- _COMPLETE THE FOLLOWING_:
a. List every person the court report on the India Chipchase murder names.
b. Reproduce the court report on the India Chipchase murder from "As the trial" to "obsessive about dirt.".

Chilling CCTV images show the moment India Chipchase was ushered into a taxi by an "oddball" fantasist who was today convicted of her rape and murder.
The 20-year-old barmaid left NB's nightclub in Northampton in the early hours of January 30 after reportedly downing six Jagerbomb drinks.
Footage from outside the club shows the moment 52-year-old Edward Tenniswood spots Chipchase and tells her: "I'll get you home safe".
In a story dismissed as lies by prosecutors, he claimed they later had consensual sex and she died due to his "over-eagerness".
But a jury took less than two hours today to find him guilty of Chipchase's rape and murder after hearing his blood was found under her fingernails.
He was jailed for life yesterday and ordered to serve a minimum of 30 years, meaning he will be at least 82 years old if he is ever released from prison.
As the trial concluded, it emerged that:
• Tenniswood, who strangled Miss Chipchase, previously attacked two other women, one of whom he grabbed by the throat.
• He kept photos of a model who bore a striking resemblance to Miss Chipchase and claimed he was in a relationship with the cover girl, who insisted she had never met him.
• Photos from inside his home show how the killer covered surfaces in dust sheets, newspaper and clingfilm because he was obsessive about dirt.
• The victim's father told of his heartbreak at having to attend his daughter's cremation and knowing he will never walk her down the aisle at her wedding.
As the verdicts were delivered, Tenniswood looked down then dropped his face into his hands.
His invented story of what happened on the night of India's killing had added to her family's pain. Her relatives, who were in the public gallery of the court, wept as the verdicts were returned.
Sentencing Tenniswood today, Judge John Saunders QC said: "This was a terrible crime. It committed because the defendant was determined to satisfy his own sexual desires on an attractive and much younger woman
"It was a crime of utter depravity. I have no doubt that he was very persuasive, and convinced India in her befuddled state to come with him by promising her that she would be safe.
"The defendant picked on her because she was obviously drunk and obviously so drunk that she was unable to care for herself."
Chipchase's father Jeremy Chipchase, a doctor who lives in Adelaide, Australia, said: "I sincerely hope there's no possibility that another woman ever falls into the hands of my daughter's murderer."
Chipchase had been studying a diploma in health and social care, and lived with her mother, Suzanne, in upmarket Wootton, Northampton.
The murder trial at Birmingham Crown Court heard she had arrived at NB's bar with friends at around 11.30pm on January 29 this year.

- _INFORMATION GIVEN_:
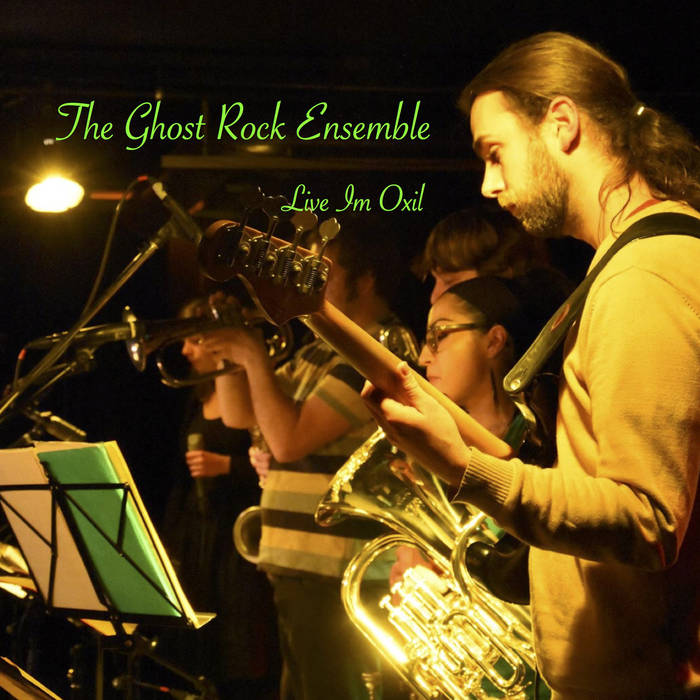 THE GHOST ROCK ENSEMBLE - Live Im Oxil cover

---

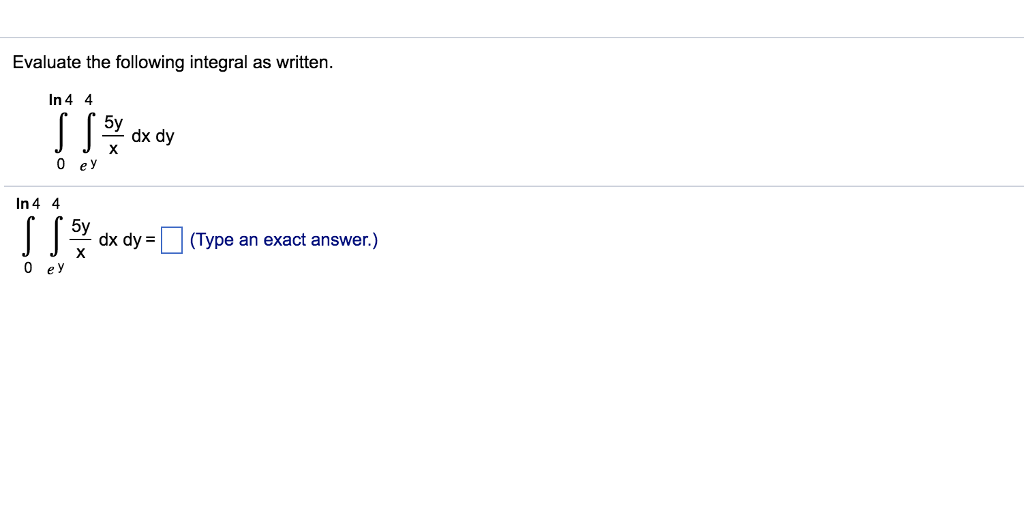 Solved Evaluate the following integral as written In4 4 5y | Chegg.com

* * *

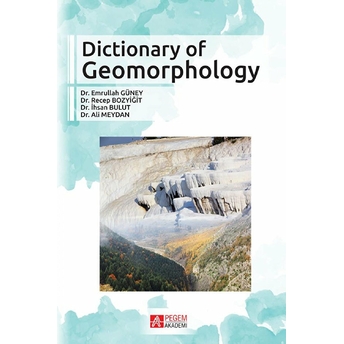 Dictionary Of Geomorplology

- _RESPONSE LIST_:
a.
- India Chipchase
- Edward Tenniswood
- John Saunders
- Jeremy Chipchase
- Suzanne

b.
As the trial concluded, it emerged that:
• Tenniswood, who strangled Miss Chipchase, previously attacked two other women, one of whom he grabbed by the throat.
• He kept photos of a model who bore a striking resemblance to Miss Chipchase and claimed he was in a relationship with the cover girl, who insisted she had never met him.
• Photos from inside his home show how the killer covered surfaces in dust sheets, newspaper and clingfilm because he was obsessive about dirt.